3) This court’s decision in Karakas
[15] In Karakas, the plaintiffs sued for property damage resulting from a fire which had been caused by defective wiring in their car. The car was parked in the plaintiffs’ garage when the fire occurred. However, as the plaintiffs began their action beyond the two-year limitation period in s. 206(1) of the HTA, the defendant moved for summary judgment to dismiss the action. Rouleau J. granted the motion, holding that the damages sought were “damages occasioned by a motor vehicle”. In a one-line endorsement, this court dismissed the plaintiffs’ appeal.
[16] On this appeal, General Motors argues that the motion judge’s decision is inconsistent with Karakas. Ms. Longley argues that the motion judge properly distinguished Karakas, and in the alternative, that Karakas was wrongly decided and should be overruled.
[17] Absent other factors not present here, our practice is to convene a five-judge panel when we are going to consider overruling one of our previous decisions: see David Polowin Real Estate Ltd. v. The Dominion of Canada General Insurance Co. (2005), 2005 CanLII 21093 (ON CA), 76 O.R. (3d) 161 (C.A.). This is a three-judge panel; thus, I do not consider it appropriate to entertain overruling Karakas. Nor do I consider it necessary to do so.
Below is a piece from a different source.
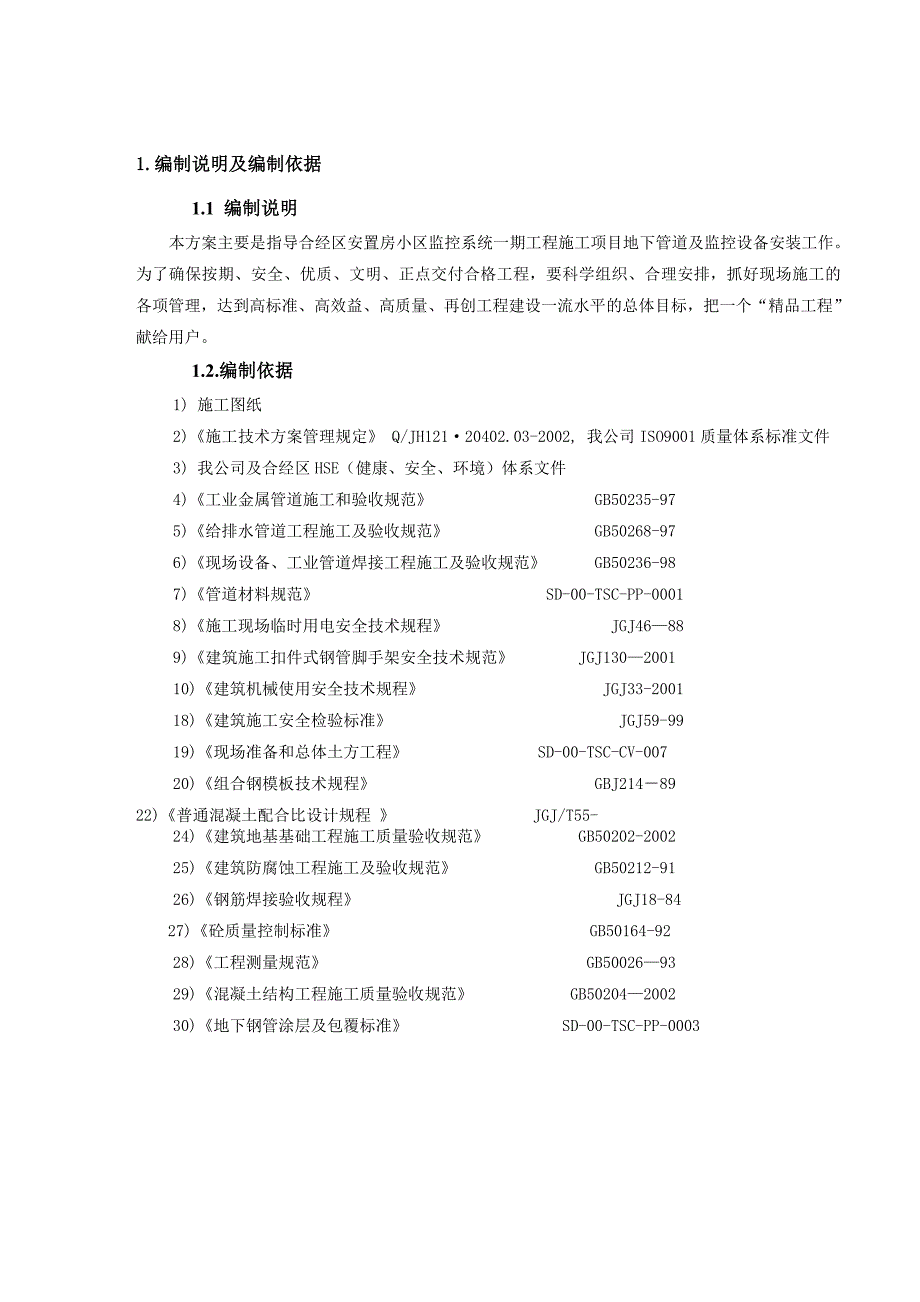 安置房小区地下管道施工方案.doc_第2页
Karakas is distinguishable from the present case on the basis urged by Ms. Longley and accepted by the motion judge.
[18] Critical to Rouleau J.’s decision was his finding at para. 20 of his reasons that the defective wiring was “a part of the motor vehicle integral to the conveyance function of the motor vehicle”. The motion judge distinguished Karakas by noting that a tailgate with a defective latch mechanism is not integral to the conveyance function of the truck. I agree with that distinction.
[19] General Motors seeks to show that this case does not differ from Karakas by pointing to the affidavit evidence of one of its “senior product investigators”. In his affidavit, the investigator stated that the tailgate “is central to the conveyance of any vehicle equipped with one”. In distinguishing Karakas, the motion judge obviously rejected that evidence. He had good reason to do so. The wiring at issue in Karakas was integral to the conveyance function because the motor vehicle could not be driven without proper wiring. The tailgate at issue in this appeal was not integral to the conveyance function of Ms. Longley’s truck because the truck could have been, and indeed was, driven with the defective latch mechanism.
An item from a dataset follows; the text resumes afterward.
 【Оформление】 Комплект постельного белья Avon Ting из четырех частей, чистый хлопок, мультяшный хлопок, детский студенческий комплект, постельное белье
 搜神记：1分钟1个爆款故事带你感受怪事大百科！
[20] This distinction is sufficient to dispose of this appeal. However, I agree with the following observation made by a panel of this court in the later case of Guarantee Company of North America v. Mercedes Benz Canada Inc. (2006), 2006 CanLII 81797 (ON CA), 86 O.R. (3d) 479, at para. 1:
There is arguable merit to the appellants’ claim that the result and reasoning in Karakas v. General Motors of Canada Limited is at odds with the principles enunciated in Heredi v. Fensom. [Citations omitted.]
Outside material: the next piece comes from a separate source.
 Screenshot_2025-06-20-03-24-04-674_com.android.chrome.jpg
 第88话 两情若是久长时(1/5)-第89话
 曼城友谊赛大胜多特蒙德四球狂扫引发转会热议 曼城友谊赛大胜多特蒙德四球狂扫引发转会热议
[21] Karakas seems to add a gloss to Heredi in those “somewhat rare” cases where the motor vehicle is not being operated on the highway. The gloss is that the damages claim may still be “occasioned by a motor vehicle” if those damages were caused by a component of the motor vehicle integral to its conveyance function. Whether that gloss is warranted ought to be considered in a case in which it must be confronted directly.
C. CONCLUSION
[22] I agree with the motion judge that the damages claimed by Ms. Longley are not occasioned by a motor vehicle, and that therefore this action is not barred by the two-year limitation period in s. 206(1) of the HTA.
[23] I would dismiss the appeal with costs in the amount agreed on by counsel, $12,000, inclusive of disbursements and GST.
RELEASED: August 28, 2009
“J.L.” “John Laskin J.A.”
“I agree Robert P. Armstrong J.A.”
“I agree S.E. Lang J.A.”
[^1]: Under the Rule 76 of the Rules of Civil Procedure. [^2]: Section 206 was repealed by Ontario’s Limitations Act, 2002, S.O. 2002, c. 24, Sch. B, which came into effect on January 1, 2004.